_Page_:

++++++++

The dielectric properties of samples heated at different temperatures in a conventional furnace and measured at room temperature (22 °C) are presented in Table 2.

Table 2 Permittivity measured at 22 °C of gypsum samples heated at different temperatures

Processing temperature [°C]	Main phase	Mass loss (%)	ε′ (at 22 °C)	tan(δ) (at 22 °C)
22	Gypsum	—	2.99 ± 0.01	<1 × 10^−5
140	Bassanite	16.6 ± 0.2	2.62 ± 0.13	7.09 × 10^−3 ± 4.81 × 10^−3
250	γ-anhydrite	20.6 ± 0.15	2.45 ± 0.52	1.18 × 10^−2 ± 1.03 × 10^−2
550	β-anhydrite	21.1 ± 0.05	2.70 ± 0.02	6.44 × 10^−3 ± 1.78 × 10^−3
1200	α,β-anhydrite	22.1 ± 0.3	2.70 ± 0.01	<1 × 10^−5
Reference of compressed gypsum
22	Gypsum	—	4.11 ± 0.01	4.13 × 10^−3 ± 1.22 × 10^−4

---

The dielectric constant is very similar for all treated samples, but differences are observed in the loss tangent, which can be attributed to the different phases’ microstructure. Gypsum, with nonpolar CaSO₄ molecules, and given the polar structure of the water molecules, shows a low dielectric constant (ε′ = 2.99 ± 0.01) and a very low loss tangent, indicating that there is a lack of interaction with microwave energy. The same loss tangent is observed for the sample treated at 1200 °C, with α- and β anhydrite as the main phases, which indicates that the crystal structure is very stable with a low capacity to be polarized. The rest of the samples show higher values of loss tangent, particularly in the case of the sample treated at 250 °C, evidencing the presence of phases (γ-anhydrite) which have a higher interaction with microwave energy. The fact that the dispersion of dielectric measurements is higher in this sample informs us of the irregular presence of intermediate phases and of an uneven distribution of different transformation stages within the sample.

++++++++

_Short problem 1_:
According to the passage on gypsum's dielectric properties, which main phase does the sample processed at 250 °C contain?
_Short problem 2_:
Continue the passage on the dielectric properties of heated gypsum from the point where it ends.

_Record extracts_:
++++++++

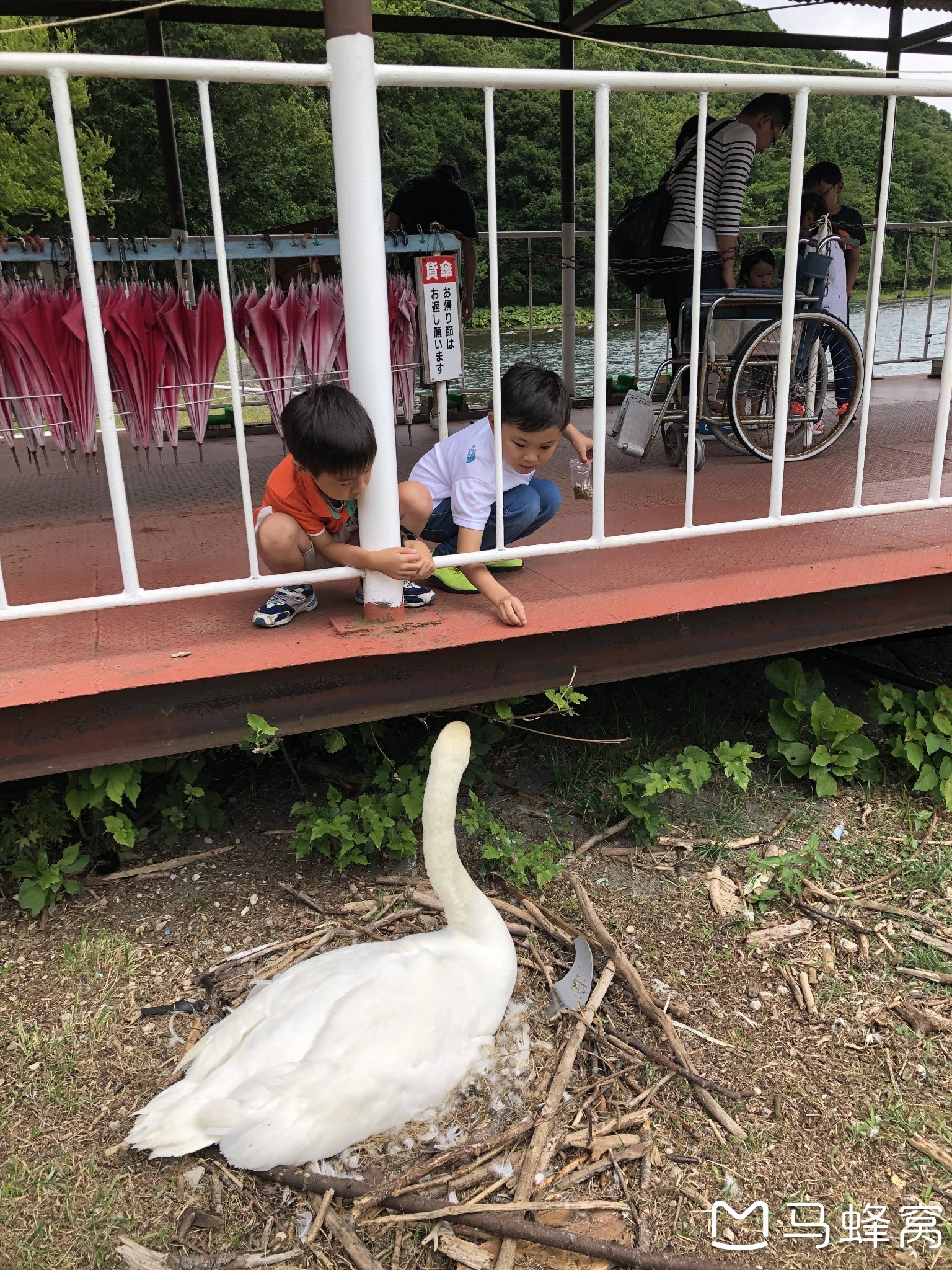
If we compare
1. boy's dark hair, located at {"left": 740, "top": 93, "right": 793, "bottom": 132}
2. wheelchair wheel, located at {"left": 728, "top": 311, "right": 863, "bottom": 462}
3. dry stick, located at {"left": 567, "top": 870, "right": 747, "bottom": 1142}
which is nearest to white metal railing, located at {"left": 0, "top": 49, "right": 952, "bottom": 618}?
dry stick, located at {"left": 567, "top": 870, "right": 747, "bottom": 1142}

++++++++

_Exercise result 1_:
γ-anhydrite

_Exercise result 2_:
A compressed sample (350 MPa) of gypsum was also measured to assess the effect of apparent density on the dielectric properties. As expected, the measured dielectric values are higher because since the air volume in the sample is insignificant, it has a minor effect. However, the difference with respect to the non-compacted samples indicates that the apparent density has a small influence on the dielectric results.

Raman spectroscopy

As opposed to the analysis techniques described in previous sections, which were based on the conventional heating of samples, the results presented hereafter relied on microwave heating.

Fig. 6 shows some examples of Raman spectra at different temperatures during microwave heating. The temperatures have been selected to be representative of the main different phases. Changes occurring in the gypsum–anhydrite system can be followed by inspecting the Raman modes, in particular, the 3 vibration modes⁶⁵ identified in the frequency mode of SO₄: (i) ν₁, the symmetric stretch vibration mode, around a Raman frequency of 1009 cm⁻¹; (ii) ν₂, symmetric bending, around a frequency of 417 cm⁻¹; and (iii) ν₃, asymmetric stretch vibration, around a frequency of 1166 cm⁻¹.

Fig. 6 Raman spectra at different temperatures during microwave heating, representative of the different phases: (a) gypsum (30 °C), (b) subhydrate (145 °C), (c) bassanite (180 °C), (d) γ-anhydrite (225 °C), (e) γ-anhydrite (296 °C), (f) β-anhydrite (365 °C); with the three main SO₄ vibration modes (ν₁, ν₂ and ν₃).

Fig. 7 illustrates the variations in the ν₃ SO₄ vibration mode as a function of temperature. New emissions appear during heating, suggesting the complexity of multiple transitional structural phases. In particular, new vibration modes appear from approximately 300 °C, which demonstrates the formation of new structures from γ-anhydrite.

Fig. 7 Results from in situ Raman measurements for the ν₃ SO₄ vibration mode as a function of temperature.

In the case of the ν₂ SO₄ vibration mode (see Fig. S2, ESI†), only minor variations occur, indicating that they are mainly caused by relaxation due to thermal dilatation.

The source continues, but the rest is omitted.